I was home the day OKC happened and saw the photo that was circulated for less than one day regarding John Doe #3. He was definitely Muslim.
A woman who was trapped inside the Murray building was standing at a window and saw a Muslim man leave the Ryder truck and McVeigh seconds before the blast. She was trapped inside for 12 hours while doctors worked to amputate her leg in order to free her from the rubble. She her recollection was not tainted by anyone else or any reporting on television.
As well, several people walking/jogging past the building reported seeing the same person leaving the truck.
There is much, much more to that book than I can ever accurately recount here. I can only tell you that I've recommended the book to a couple of liberal friends here in town, people who thought I was absolutely nuts to believe that an Iraqi Republican Guard helped McVeigh. But after they read the book, every single one of those people is convinced. And it changed their mind regarding the war in Iraq too, given what they learned in that book.
And just to set anyone's mind at ease when reading this post that it's all some sort of nutty conspiracy, Jim Woolsey, former CIA director, has read the book and endorses Jayna Davis's research and has been famously quoted as saying that when the world knows the truth about OKC, they will owe Davis a debt of gratitude.
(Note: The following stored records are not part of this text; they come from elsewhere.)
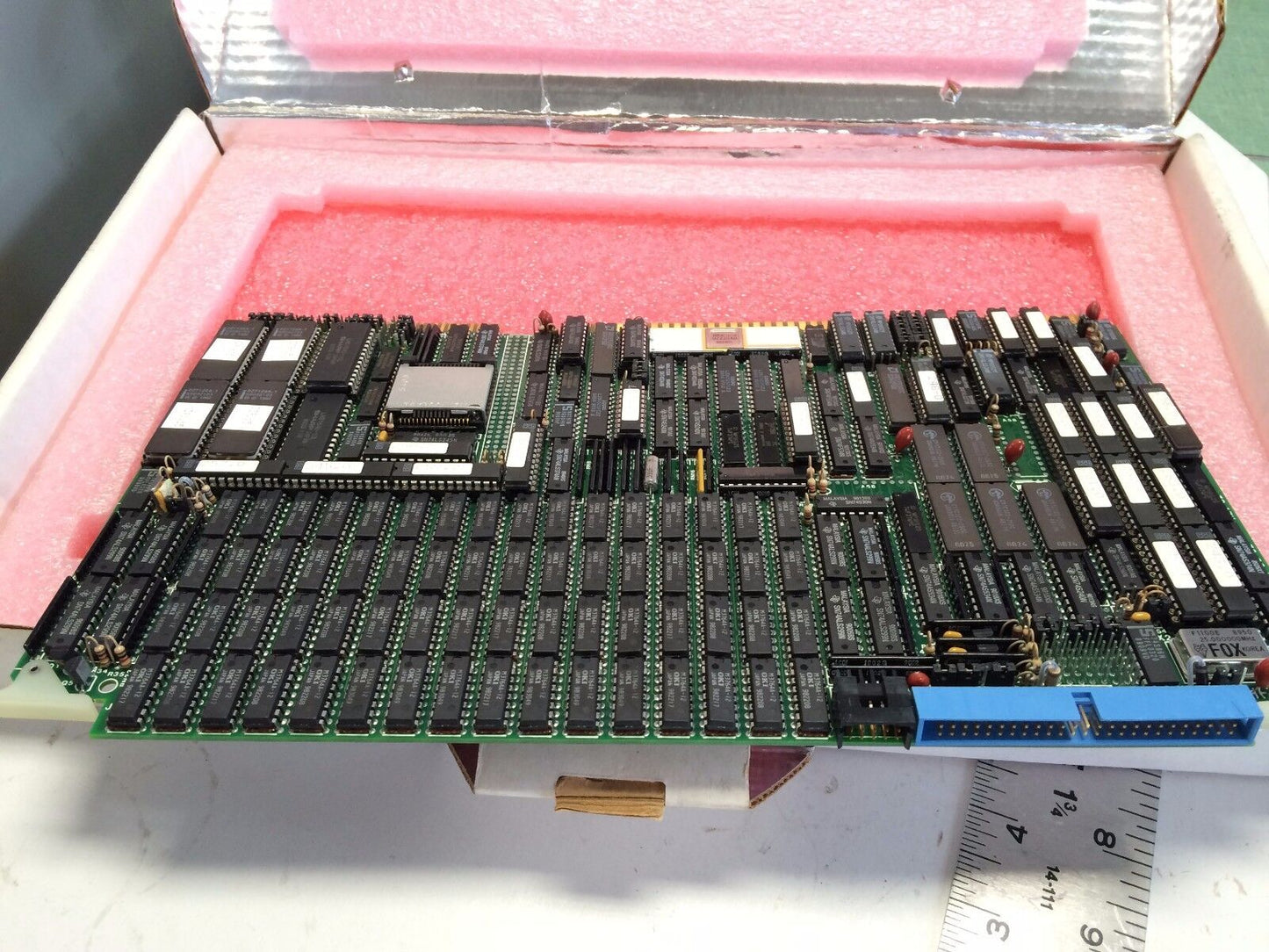 New Matrox Sx-900/64-8/B2 Imaging  Sx-900 214-06-02 For Bailey Infi90 Mcs,Sk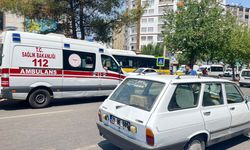 Diyarbakır’da minibüs şoförü, trafikte karşılaştığı husumetlisini tabancayla vurdu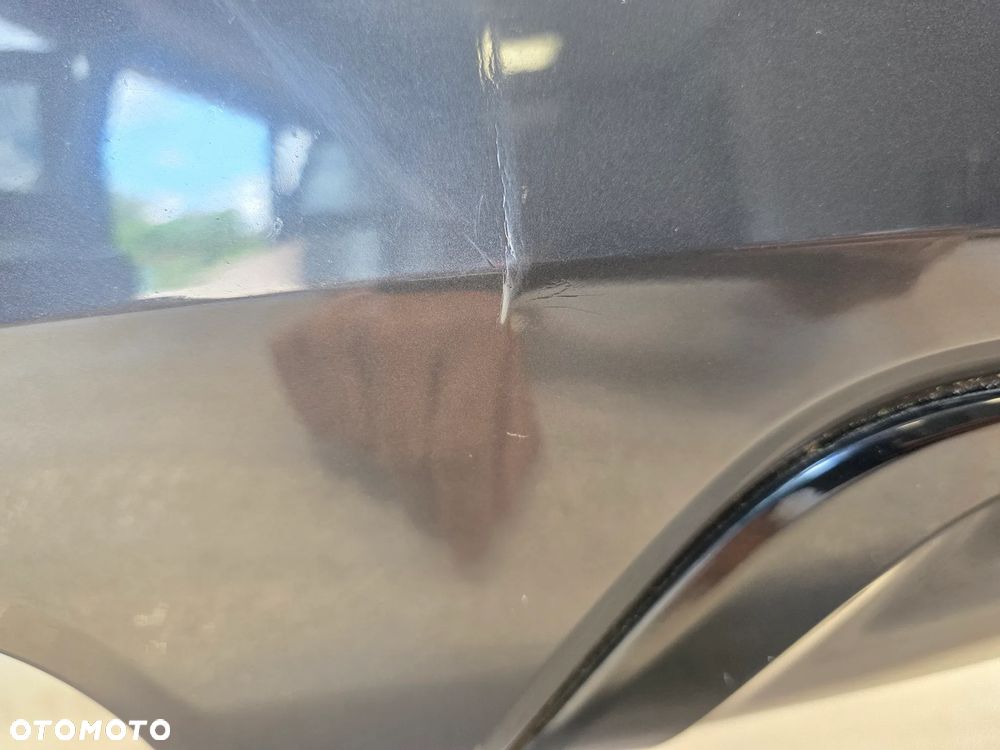 BMW X1 F48 M-PAKIET 14- ZDERZAK TYLNY TYLNI TYŁ NA 4xPDC + DYFUZOR NA DWA WYDECHY NR 51128059877 + 51128059878 NR AUKCJI NZ2220 - 9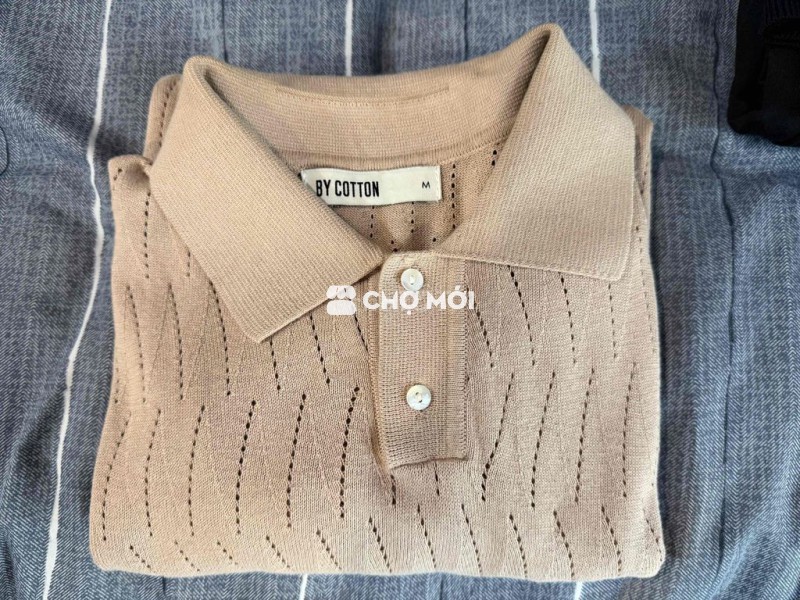 Bán Áo Hiệu By Cotton mới 99%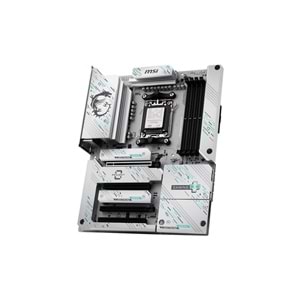MSI MAG B850 GAMING PLUS MAX WIFI7 AM5 Ryzen D5 DP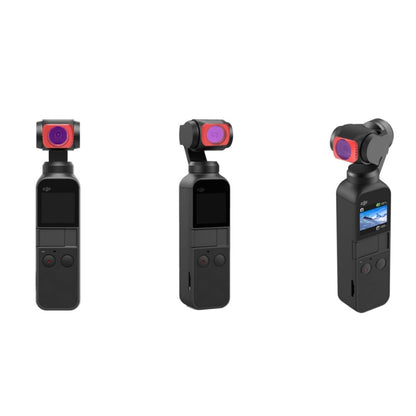 HD Camera ND4 Lens Filter for DJI OSMO Pocket, ND4 Filter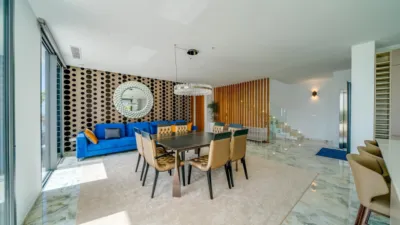 Casa – Finestrat - Vista 3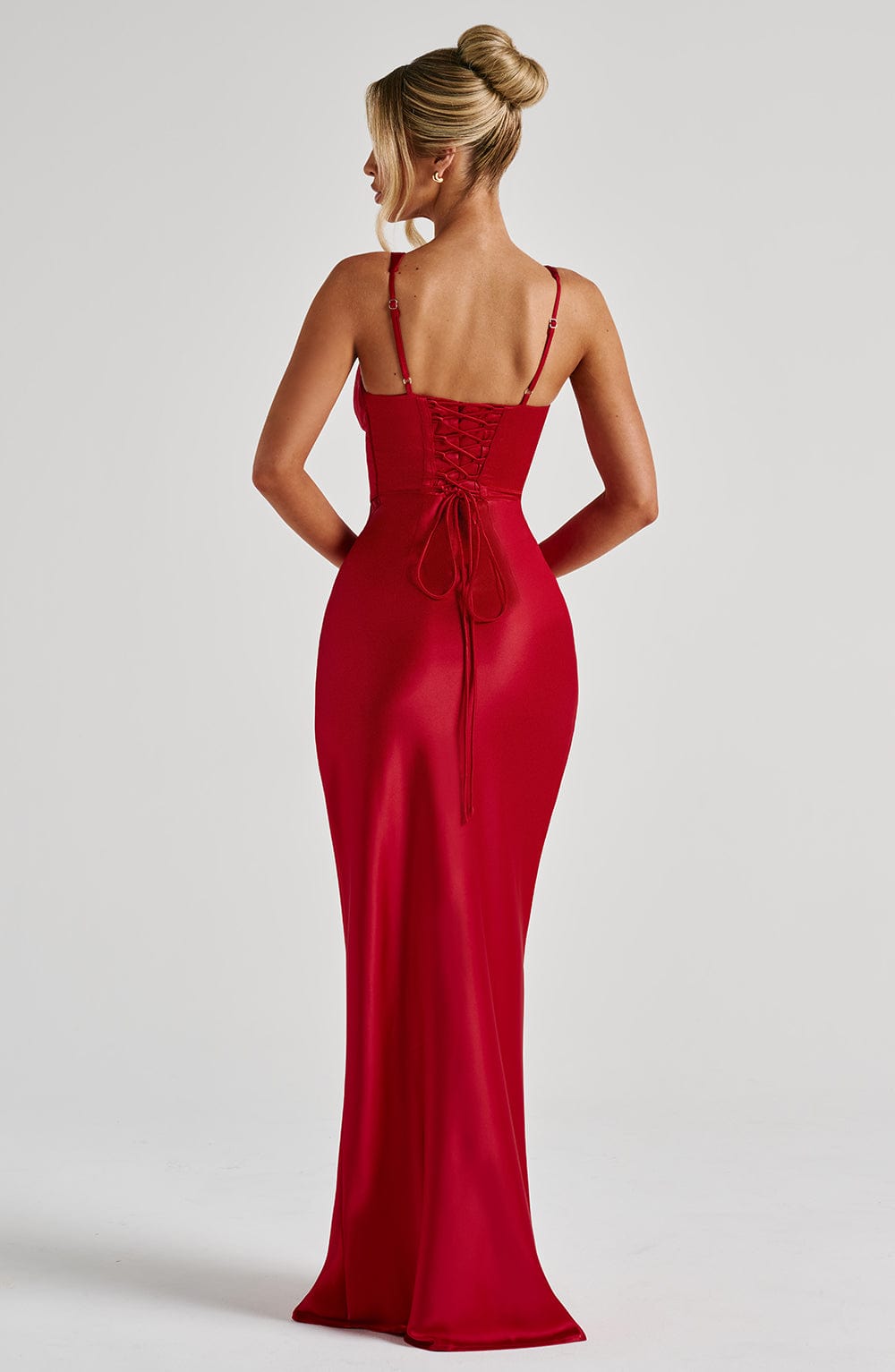 Novessa | Tina Maxi Dress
Yousef and Khalid Sheik Muhammad had gone there to help create an al Qaeda spinoff, a Philippine affiliate chapter, named after a hero of the Afghan war against the Soviets, Abu Sayaff. Could the al Qaeda explosives expert have been introduced to the angry American who proclaimed his hatred for the U.S. government? We do not know, despite some FBI investigation. We do know that Nichols's bombs did not work before his Philippine stay and were deadly when he returned. We also know that Nichols continued to call Cebu long after his wife returned to the United States. The final coincidence is that several al Qaeda operatives had attended a radical Islamic conference a few years earlier in, in all places, Oklahoma City."